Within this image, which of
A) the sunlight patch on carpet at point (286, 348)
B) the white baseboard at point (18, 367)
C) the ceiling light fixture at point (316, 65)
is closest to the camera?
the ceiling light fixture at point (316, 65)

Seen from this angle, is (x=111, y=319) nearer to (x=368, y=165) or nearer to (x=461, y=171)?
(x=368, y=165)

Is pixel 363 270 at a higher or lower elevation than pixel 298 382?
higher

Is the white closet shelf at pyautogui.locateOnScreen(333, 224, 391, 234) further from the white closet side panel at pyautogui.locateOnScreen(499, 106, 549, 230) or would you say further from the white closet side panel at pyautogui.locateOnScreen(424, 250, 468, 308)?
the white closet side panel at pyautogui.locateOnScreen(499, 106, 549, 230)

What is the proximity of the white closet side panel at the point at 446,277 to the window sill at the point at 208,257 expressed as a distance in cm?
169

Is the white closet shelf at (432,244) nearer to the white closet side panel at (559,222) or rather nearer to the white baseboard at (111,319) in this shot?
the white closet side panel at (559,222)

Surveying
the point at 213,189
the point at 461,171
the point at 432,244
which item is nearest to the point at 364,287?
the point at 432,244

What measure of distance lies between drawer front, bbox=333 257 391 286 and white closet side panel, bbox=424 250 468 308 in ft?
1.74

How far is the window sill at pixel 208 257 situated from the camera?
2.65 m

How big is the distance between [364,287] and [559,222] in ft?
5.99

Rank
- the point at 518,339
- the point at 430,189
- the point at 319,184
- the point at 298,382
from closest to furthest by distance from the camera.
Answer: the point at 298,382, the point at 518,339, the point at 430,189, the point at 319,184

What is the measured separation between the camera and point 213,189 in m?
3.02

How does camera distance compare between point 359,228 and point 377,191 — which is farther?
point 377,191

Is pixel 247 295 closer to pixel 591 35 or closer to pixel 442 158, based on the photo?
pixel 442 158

★ ★ ★

**Requirements**
Reproduce all of the lines above, swapping every occurrence of "white baseboard" for "painted skirting board" and leaving everything else unchanged.

**Result of the task**
Within this image, which of
A) the sunlight patch on carpet at point (286, 348)
B) the painted skirting board at point (18, 367)
C) the ceiling light fixture at point (316, 65)
is closest to the camera?
the ceiling light fixture at point (316, 65)

Seen from this angle, is (x=111, y=319) nearer to (x=368, y=165) or nearer to (x=461, y=171)?
(x=368, y=165)

Is pixel 363 270 at a higher or lower elevation than pixel 298 382?
higher

Is the white closet shelf at pyautogui.locateOnScreen(333, 224, 391, 234) further from the white closet side panel at pyautogui.locateOnScreen(499, 106, 549, 230) or would you say further from the white closet side panel at pyautogui.locateOnScreen(424, 250, 468, 308)?
the white closet side panel at pyautogui.locateOnScreen(499, 106, 549, 230)

What is the proximity of the white closet side panel at the point at 446,277 to the window sill at the point at 208,257 expressed as a distance in cm?
169

Is the white closet shelf at (432,244) nearer to the white closet side panel at (559,222) or rather nearer to the painted skirting board at (111,319) in this shot?
the white closet side panel at (559,222)

Surveying
the point at 213,189
the point at 461,171
the point at 432,244
which item is nearest to the point at 364,287?
the point at 432,244

What measure of distance lies between drawer front, bbox=333 257 391 286 and white closet side panel, bbox=424 250 468 308 in ft?
1.74

How far is the window sill at pixel 208 257 situated from the camera?
2.65 m

How big is the distance between [364,287] and [559,222] in ft?
5.99

Rank
- the point at 518,339
- the point at 430,189
- the point at 319,184
- the point at 298,382
from closest to furthest by distance from the camera.
Answer: the point at 298,382, the point at 518,339, the point at 430,189, the point at 319,184

What is the measured separation between the camera and point 213,189 in m?
3.02

How does camera distance compare between point 359,228 and point 377,191 — which is farther?
point 377,191

Is pixel 247 295 closer to pixel 591 35 or closer to pixel 442 158, based on the photo?
pixel 442 158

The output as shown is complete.